Pesquisadores da Faculdade de Ciências Farmacêuticas da Universidade de São Paulo descobriram uma nova aplicação para os resíduos de lúpulo, tradicionalmente utilizados na produção de cerveja. Esses resíduos podem ser incorporados na fabricação de protetores solares, oferecendo uma alternativa sustentável e inovadora.

A pesquisa, que contou com uma abordagem multidisciplinar, analisou a grande quantidade de material descartado durante a produção da bebida. O estudo uniu conhecimentos em produtos naturais e fotoproteção bioativa, visando explorar as propriedades dos compostos bioativos ainda presentes nos resíduos.

O lúpulo é utilizado na fabricação da cerveja em momentos estratégicos, como durante a fervura do mosto e na fase de dry hopping, onde se adiciona lúpulo após a fermentação para realçar o aroma. No entanto, uma quantidade significativa de compostos bioativos permanece nos pellets de lúpulo que são descartados. Isso torna esses resíduos uma fonte valiosa de substâncias benéficas.
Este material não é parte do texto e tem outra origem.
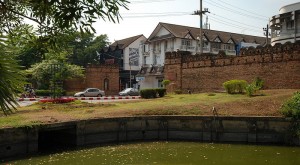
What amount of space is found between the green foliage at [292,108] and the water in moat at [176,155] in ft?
5.55

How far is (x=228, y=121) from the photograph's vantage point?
1769 cm

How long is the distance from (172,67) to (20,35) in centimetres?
3091

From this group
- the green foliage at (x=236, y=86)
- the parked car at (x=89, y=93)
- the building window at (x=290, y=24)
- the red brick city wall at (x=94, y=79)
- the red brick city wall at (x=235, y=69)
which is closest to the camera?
the red brick city wall at (x=235, y=69)

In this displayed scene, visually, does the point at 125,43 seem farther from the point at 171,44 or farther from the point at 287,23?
the point at 287,23

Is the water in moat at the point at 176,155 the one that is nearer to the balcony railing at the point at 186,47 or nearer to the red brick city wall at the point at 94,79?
the red brick city wall at the point at 94,79

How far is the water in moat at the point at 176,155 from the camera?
13383 millimetres

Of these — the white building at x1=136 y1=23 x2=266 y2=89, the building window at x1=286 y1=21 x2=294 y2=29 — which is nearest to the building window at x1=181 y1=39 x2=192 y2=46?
the white building at x1=136 y1=23 x2=266 y2=89

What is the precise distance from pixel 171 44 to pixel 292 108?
40073mm

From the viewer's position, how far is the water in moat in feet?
43.9

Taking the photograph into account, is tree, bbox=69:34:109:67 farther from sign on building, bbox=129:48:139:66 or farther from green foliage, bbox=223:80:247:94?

De acordo com os pesquisadores, os resíduos de lúpulo são ricos em compostos bioativos, incluindo ácidos amargos, polifenóis e óleos essenciais. Os polifenóis, em particular, destacam-se por suas potentes propriedades antioxidantes, que podem proteger a pele dos danos causados pelos raios ultravioleta.
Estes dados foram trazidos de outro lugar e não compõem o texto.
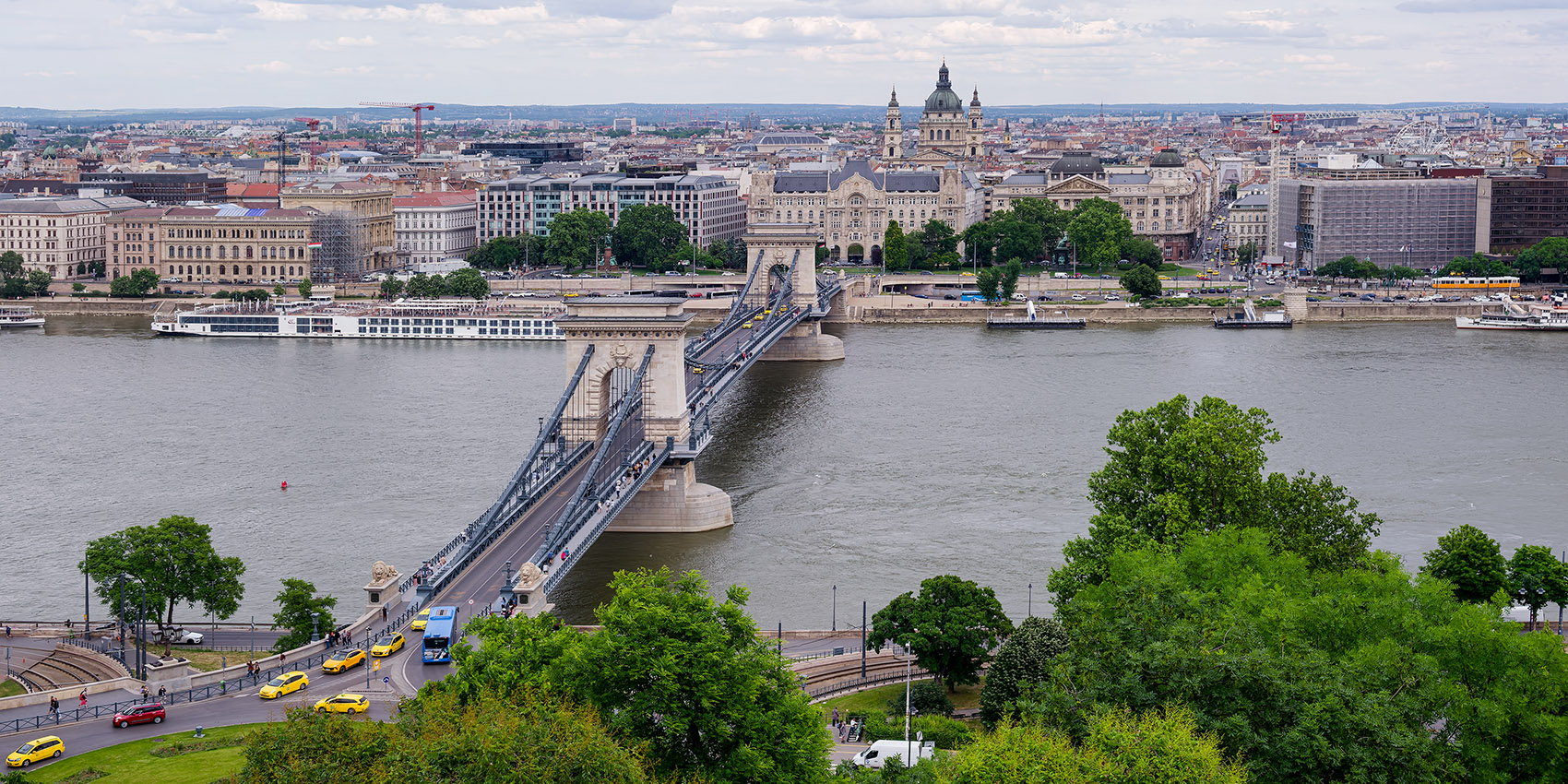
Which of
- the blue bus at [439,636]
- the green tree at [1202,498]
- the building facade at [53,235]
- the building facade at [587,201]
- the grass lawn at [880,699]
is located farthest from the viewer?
the building facade at [587,201]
No Laboratório de Farmacognosia, os pesquisadores extraíram os compostos do resíduo de lúpulo utilizando etanol, seguido pela secagem do extrato e análises químicas. Um segundo extrato foi preparado com lúpulo não utilizado na produção da cerveja, permitindo uma comparação entre o material puro e o reutilizado.
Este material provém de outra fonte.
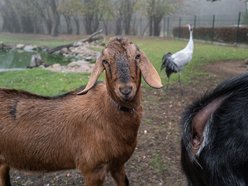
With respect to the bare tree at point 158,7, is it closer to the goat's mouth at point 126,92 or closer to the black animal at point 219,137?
the goat's mouth at point 126,92

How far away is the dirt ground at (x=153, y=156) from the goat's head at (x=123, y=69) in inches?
17.1

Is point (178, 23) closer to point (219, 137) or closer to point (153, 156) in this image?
point (153, 156)

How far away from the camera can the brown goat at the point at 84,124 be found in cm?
308

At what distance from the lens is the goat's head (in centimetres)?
287

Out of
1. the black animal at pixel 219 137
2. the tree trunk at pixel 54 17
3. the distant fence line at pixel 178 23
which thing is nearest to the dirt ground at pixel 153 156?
the black animal at pixel 219 137

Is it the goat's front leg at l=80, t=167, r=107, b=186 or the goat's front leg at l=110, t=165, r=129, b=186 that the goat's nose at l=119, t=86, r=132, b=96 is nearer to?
the goat's front leg at l=80, t=167, r=107, b=186

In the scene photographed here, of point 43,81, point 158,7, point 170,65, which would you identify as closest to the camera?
point 170,65

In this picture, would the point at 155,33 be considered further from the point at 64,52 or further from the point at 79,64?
the point at 79,64

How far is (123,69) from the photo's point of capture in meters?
2.90

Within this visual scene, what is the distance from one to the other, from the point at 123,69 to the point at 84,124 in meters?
0.76

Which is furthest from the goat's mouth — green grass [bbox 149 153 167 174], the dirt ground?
green grass [bbox 149 153 167 174]

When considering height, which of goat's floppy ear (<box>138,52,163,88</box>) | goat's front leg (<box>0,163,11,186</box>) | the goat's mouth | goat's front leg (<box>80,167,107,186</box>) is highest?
goat's floppy ear (<box>138,52,163,88</box>)

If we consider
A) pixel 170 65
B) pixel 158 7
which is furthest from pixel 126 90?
pixel 158 7

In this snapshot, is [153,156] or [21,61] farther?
[21,61]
No Laboratório de Cosmetologia, os extratos foram associados a formulações de cremes fotoprotetores, com a adição de dois filtros solares tradicionais, um para proteção UVB e outro para UVA. Também foram testadas diferentes combinações com ingredientes comuns em protetores solares, como água purificada e emolientes.

O desempenho dos extratos foi avaliado com rigor, utilizando um método in vitro reconhecido internacionalmente, a espectrofotometria de refletância difusa, que mede o fator de proteção solar (FPS) e outros parâmetros relacionados à proteção solar.

Os resultados indicaram que o resíduo de lúpulo apresenta maior atividade fotoprotetora em comparação ao lúpulo não utilizado na produção de cerveja. A remoção de substâncias voláteis durante o processo de fabricação de cerveja parece deixar compostos com ligações químicas mais adequadas para a proteção solar.

Embora os resultados sejam promissores, os pesquisadores ressaltam que são necessários estudos adicionais para garantir a estabilidade a longo prazo do protetor solar, padronização dos compostos bioativos e avaliações clínicas de segurança e eficácia antes que essa inovação chegue ao mercado.